Honey & Basil Strawberries with Lemony Vegan Ricotta



So, I am playing around with my mock vegan ricotta cheese recipe I made the other day. I decided to make a bit of extra effort in the food photography department to go along with the snazziness of this dessert.
It is not a mistake that Basil & strawberry are hanging out together. Yes, Basil is an herb that goes very well in savoury and in sweet applications. I know it sounds mad but trust me it's sooooooo good!
One of the coolest I have had is a strawberry basil macaron from this wonderful place I adore. It's called Pâtisserie de Nancy on Monkland Avenue in NDG here in Montréal. I could not stand macarons until I tried one of theirs.
Oh! So divine! I adore the cherry one's best but the mojito, vanilla, along with the strawberry basil & the passion fruit are just as delightful! If you're ever in town you must stop there, I had a lovely convo with Nancy about her marvellous macarons-say that 3 times fast! I explained how surprised I was because every time I had had macarons before they had been so cloyingly sweet that my teeth hurt and I ended up throwing them away. She explained that her husband is the pastry Chef & he hails from France, he makes them the way he learned & perfected the recipe there and now I get to indulge in them here! This is the shop and some pics of her confections that I came across. I will post some of my own after my outing there with my soon-to-be maid of honour.







I am so eager to go there and get some scrumptious treats!
So, I suppose people would like the recipe. You will need the Vegan Mock Ricotta recipe on the previous post to make this simple & smashing dessert.

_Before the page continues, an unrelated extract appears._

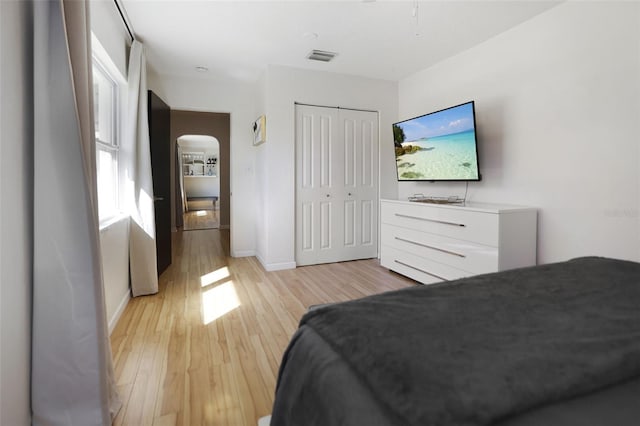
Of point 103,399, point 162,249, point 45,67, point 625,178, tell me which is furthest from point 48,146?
point 625,178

HONEY & BASIL STRAWBERRIES WITH LEMONY VEGAN RICOTTA:

Ingredients :
1 Cup Vegan Ricotta, chilled
Zest of 1 Lemon
2 Tbsp Organic honey(you may use Maple or Agave syrup to keep it vegan)
1 tsp Vanilla
4 Basil leaves sliced fine into a chiffonade
1 Cup Strawberries chopped small dice

Method:
-Chop strawberries, add Basil, vanilla, & honey. Stir gently & allow to macerate on the counter while prepping the vegan ricotta.
-Zest 1/2 the lemon into the ricotta, stir throughout.
-Serve by portioning out 1/4 cup of vegan ricotta into 4 pretty serving bowls.
-Evenly portion out the strawberry mixture.
-Zest a bit of lemon on top of the portions just before serving.
-Serve immediately.







                                       You can also use different fruits & herbs.